New features:
- Adjust Padding feature to support accurate execution of U4 on VPU - when setting "target_device" to "VPU", the training-time padding values for quantized convolutions will be adjusted to better reflect VPU inference process.
- Weighted layers that are "frozen" (i.e. have requires_grad set to False at compressed model creation time) are no longer considered for compression, to better handle transfer learning cases.
- Quantization algorithm now sets up quantizers without giving an option for requantization, which guarantees best performance, although at some cost to quantizer configuration flexibility.

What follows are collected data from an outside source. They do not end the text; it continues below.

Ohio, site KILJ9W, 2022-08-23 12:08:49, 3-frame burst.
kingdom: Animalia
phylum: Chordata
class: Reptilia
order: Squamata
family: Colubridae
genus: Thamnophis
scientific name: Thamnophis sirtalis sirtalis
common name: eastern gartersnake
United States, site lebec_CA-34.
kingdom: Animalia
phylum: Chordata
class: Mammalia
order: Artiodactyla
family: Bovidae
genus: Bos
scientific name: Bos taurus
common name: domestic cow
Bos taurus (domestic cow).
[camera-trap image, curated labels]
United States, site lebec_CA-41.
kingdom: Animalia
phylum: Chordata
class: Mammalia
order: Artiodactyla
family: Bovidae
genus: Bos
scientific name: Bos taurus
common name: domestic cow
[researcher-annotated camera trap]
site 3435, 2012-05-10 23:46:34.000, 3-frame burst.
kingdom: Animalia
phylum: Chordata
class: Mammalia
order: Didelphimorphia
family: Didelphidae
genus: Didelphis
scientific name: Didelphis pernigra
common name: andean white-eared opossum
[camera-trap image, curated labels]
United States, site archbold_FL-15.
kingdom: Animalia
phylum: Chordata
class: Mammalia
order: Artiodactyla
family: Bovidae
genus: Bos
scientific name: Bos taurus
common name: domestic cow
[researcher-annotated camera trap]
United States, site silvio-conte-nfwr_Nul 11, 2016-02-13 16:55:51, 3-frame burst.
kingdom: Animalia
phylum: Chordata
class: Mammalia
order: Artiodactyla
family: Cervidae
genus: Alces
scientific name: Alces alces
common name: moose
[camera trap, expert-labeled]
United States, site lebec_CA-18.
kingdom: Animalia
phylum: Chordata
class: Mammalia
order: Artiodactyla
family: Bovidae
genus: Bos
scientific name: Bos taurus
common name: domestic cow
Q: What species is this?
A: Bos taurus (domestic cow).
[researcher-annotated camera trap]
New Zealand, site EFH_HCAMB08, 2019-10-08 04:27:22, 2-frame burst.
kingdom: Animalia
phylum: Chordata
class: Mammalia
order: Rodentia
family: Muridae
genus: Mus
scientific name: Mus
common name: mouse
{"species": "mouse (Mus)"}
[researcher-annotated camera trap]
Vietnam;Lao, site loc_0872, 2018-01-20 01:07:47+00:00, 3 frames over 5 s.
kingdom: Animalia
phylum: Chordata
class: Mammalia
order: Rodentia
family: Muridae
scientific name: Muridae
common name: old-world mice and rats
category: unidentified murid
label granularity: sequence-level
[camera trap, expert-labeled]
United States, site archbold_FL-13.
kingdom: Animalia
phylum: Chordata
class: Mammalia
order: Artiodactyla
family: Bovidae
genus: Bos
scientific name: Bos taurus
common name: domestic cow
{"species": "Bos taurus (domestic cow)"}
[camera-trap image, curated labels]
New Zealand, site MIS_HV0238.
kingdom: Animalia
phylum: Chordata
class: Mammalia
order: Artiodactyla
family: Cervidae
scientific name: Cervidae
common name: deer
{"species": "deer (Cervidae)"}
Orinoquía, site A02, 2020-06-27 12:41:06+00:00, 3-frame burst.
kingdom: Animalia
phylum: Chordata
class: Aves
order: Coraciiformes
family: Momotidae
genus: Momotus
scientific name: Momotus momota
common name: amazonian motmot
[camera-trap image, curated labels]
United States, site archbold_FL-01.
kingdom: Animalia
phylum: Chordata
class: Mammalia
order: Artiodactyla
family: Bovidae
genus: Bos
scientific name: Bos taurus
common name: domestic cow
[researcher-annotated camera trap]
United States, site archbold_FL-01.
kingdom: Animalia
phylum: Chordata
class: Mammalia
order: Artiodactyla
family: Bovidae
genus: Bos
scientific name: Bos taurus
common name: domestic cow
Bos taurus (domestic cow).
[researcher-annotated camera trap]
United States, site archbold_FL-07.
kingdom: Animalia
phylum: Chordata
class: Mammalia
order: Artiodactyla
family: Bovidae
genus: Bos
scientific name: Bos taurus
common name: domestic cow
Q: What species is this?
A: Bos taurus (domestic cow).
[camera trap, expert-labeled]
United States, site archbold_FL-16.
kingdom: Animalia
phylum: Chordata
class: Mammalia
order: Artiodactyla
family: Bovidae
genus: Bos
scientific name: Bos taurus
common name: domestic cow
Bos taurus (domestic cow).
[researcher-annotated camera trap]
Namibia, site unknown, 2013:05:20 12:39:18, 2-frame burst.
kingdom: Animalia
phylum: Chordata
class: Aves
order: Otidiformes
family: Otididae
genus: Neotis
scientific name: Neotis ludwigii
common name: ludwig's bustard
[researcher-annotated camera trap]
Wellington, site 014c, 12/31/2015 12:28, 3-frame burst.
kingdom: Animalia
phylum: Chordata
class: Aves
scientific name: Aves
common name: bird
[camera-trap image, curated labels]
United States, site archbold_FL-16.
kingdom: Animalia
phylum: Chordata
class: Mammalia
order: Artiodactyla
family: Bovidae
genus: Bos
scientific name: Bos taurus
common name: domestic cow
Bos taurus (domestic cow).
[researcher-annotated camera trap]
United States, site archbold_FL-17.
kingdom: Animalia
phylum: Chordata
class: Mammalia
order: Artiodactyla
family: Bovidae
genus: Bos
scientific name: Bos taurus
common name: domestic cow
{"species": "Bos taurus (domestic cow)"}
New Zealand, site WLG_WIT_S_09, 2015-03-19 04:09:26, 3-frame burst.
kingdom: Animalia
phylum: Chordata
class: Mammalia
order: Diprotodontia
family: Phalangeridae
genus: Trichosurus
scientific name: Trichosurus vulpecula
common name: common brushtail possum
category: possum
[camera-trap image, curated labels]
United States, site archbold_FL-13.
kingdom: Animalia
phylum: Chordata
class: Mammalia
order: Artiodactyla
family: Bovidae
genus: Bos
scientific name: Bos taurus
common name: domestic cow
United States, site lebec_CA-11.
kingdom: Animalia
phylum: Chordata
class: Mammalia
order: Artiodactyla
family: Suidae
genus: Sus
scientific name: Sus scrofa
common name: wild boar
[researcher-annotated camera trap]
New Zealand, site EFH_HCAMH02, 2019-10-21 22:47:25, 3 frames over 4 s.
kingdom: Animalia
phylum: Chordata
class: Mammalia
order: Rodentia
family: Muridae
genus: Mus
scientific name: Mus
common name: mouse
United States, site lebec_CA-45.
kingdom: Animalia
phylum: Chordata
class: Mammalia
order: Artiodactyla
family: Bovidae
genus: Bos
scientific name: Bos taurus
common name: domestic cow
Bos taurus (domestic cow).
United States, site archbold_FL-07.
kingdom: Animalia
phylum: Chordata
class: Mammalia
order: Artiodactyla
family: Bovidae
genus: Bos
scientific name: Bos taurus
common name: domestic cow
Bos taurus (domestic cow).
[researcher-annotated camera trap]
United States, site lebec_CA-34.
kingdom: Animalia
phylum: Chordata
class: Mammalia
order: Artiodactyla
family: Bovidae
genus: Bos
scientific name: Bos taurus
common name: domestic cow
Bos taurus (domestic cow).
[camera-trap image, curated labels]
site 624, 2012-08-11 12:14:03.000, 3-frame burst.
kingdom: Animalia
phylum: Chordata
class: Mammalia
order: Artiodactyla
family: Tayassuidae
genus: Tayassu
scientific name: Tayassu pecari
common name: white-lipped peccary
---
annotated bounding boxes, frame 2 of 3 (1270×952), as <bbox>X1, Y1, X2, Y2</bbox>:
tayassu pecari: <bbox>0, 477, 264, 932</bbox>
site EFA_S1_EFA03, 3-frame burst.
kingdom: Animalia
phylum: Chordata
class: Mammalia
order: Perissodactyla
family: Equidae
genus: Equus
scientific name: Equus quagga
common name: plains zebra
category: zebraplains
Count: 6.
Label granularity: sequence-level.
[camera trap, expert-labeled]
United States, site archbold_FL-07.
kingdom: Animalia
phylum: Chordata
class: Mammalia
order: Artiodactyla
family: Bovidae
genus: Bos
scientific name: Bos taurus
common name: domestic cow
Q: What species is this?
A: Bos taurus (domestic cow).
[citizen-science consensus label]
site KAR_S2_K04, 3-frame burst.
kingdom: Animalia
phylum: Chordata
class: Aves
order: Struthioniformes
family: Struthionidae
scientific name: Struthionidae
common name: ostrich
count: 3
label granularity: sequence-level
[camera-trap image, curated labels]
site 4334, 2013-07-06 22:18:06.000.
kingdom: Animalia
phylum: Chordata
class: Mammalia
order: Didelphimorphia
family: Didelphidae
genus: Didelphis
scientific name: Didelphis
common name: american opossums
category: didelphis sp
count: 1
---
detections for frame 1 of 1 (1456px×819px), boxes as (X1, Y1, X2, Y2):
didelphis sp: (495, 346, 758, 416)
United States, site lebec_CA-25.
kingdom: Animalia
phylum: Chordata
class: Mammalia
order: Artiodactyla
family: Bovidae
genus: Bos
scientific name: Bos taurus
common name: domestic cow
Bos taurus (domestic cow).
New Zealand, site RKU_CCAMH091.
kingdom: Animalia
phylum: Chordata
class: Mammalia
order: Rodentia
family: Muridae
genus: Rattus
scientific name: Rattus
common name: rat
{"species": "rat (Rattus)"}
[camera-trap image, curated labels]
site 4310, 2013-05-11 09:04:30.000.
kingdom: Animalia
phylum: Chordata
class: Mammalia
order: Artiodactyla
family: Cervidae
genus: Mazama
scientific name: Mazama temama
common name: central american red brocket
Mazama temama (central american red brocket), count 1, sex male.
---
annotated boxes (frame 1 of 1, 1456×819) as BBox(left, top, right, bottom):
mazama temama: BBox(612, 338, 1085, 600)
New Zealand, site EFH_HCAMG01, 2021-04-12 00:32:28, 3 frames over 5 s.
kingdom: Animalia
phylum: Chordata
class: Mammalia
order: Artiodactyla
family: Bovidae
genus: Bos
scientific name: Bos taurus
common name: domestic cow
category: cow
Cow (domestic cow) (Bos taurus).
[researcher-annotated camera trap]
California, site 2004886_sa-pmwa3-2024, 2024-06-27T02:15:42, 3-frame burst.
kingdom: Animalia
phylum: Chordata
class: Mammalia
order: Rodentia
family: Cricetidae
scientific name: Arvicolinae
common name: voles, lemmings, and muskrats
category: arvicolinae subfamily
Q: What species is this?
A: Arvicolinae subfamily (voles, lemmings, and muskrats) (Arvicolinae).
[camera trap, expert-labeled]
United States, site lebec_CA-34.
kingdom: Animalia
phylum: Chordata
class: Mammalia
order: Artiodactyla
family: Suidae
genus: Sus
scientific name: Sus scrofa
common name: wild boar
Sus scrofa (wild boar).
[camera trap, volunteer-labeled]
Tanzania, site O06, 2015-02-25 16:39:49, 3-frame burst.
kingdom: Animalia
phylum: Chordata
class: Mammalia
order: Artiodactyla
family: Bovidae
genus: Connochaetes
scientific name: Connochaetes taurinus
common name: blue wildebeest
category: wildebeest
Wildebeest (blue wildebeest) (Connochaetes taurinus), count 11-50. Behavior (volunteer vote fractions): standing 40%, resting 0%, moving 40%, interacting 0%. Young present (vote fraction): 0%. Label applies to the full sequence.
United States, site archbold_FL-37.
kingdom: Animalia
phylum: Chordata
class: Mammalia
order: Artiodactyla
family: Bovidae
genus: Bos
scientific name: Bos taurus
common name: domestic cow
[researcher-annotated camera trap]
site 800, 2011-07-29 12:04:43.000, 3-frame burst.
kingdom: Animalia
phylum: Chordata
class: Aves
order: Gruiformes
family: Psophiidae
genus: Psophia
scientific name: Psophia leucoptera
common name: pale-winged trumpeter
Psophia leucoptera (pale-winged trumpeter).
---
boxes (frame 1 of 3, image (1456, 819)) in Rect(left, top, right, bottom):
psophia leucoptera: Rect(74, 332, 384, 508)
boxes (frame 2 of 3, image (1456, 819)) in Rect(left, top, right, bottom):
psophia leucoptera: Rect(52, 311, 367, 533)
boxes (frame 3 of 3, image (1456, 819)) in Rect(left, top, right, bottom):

- Pruning models with FCOS detection heads and instance normalization operations now supported
- Added a mean percentile initializer for the quantization algorithm
- Now possible to additionally quantize model outputs (separate control for each output quantization is supported)
- Models quantized for CPU now use effective 7-bit quantization for weights - the ONNX-exported model is still configured to use 8 bits for quantization, but only the middle 128 quanta of the total possible 256 are actually used, which allows for better OpenVINO inference accuracy alignment with PyTorch on non-VNNI CPUs
- Bumped target PyTorch version to 1.8.1 and relaxed package requirements constraints to allow installation into environments with PyTorch >=1.5.0
Notable bugfixes:
- Fixed bias pruning in depthwise convolution
- Made per-tensor quantization available for all operations that support per-channel quantization
- Fixed progressive training performance degradation when an output tensor of an NNCF-compressed model is reused as its input.
- `pip install .` path of installing NNCF from a checked-out repository is now supported.
- Nested `with no_nncf_trace()` blocks now function as expected.
- NNCF compression API now formally abstract to guard against virtual function calls
- Now possible to load AutoQ and HAWQ-produced checkpoints to evaluate them or export to ONNX
Removed features:
- Pattern-based quantizer setup mode for quantization algorithm - due to its logic, it did not guarantee that all required operation inputs are ultimately quantized.